▸ Exercise text
According to Farrah, cloud seeding operations also led to an increased duration of rainfall by as much as 30 minutes. Average rainfall per annum in UAE is 120mm in coastal areas, but in some mountainous areas it can reach 350mm.
 
“The operations are related to increasing the amount and the duration of the rainfall, and in these cloud seeding operations the duration was sometimes extended by 30 minutes or more.”
 
Explaining how the NCM carries out its operations, Farah said the organisation has six full time pilots and four Beechcraft King aircraft at their service and ready to fly towards any favourable clouds that are suitable for cloud seeding.
 
 
 
“In the early morning we look at the weather patterns and if we see that the right type of clouds are going to accumulate over some area we send our pilots and aircraft to the target place. Once the aircraft reaches the location the pilot will start to search for a good location with an updraft (current of rising air) because we need the updraft to release the cloud seeding materials.
 
“The firing time usually takes around three minutes and depends on how large the cloud is, and the reaction to these materials is about 10-15 minutes,” he added.
 
“Our aircraft operate out of Al Ain International Airport, we chose this location because a lot of frequent cloud formations usually happen in the surrounding areas,” he said.
 
Farrah also highlighted that the entire ground staff for the NCM’s cloud seeding operations comprise Emiratis.

▸ Problem set
**a.** According to the cloud seeding passage, which airport do the NCM's aircraft operate out of?
**b.** Reproduce the cloud seeding passage word for word, starting with "According to Farrah, cloud" and going on through "can reach 350mm.".

▸ Data block
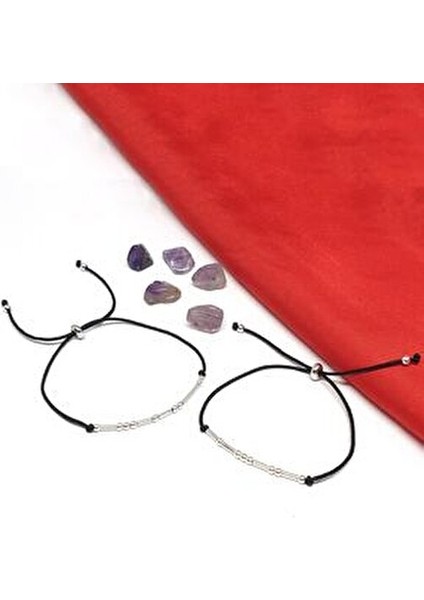 Mors Alfabesi Bileklik 925 Ayar Gümüş Sevgili Bilekliği 2 Adet modelleri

▸ Answers to the problems
**a.** Al Ain International Airport

**b.**
According to Farrah, cloud seeding operations also led to an increased duration of rainfall by as much as 30 minutes. Average rainfall per annum in UAE is 120mm in coastal areas, but in some mountainous areas it can reach 350mm.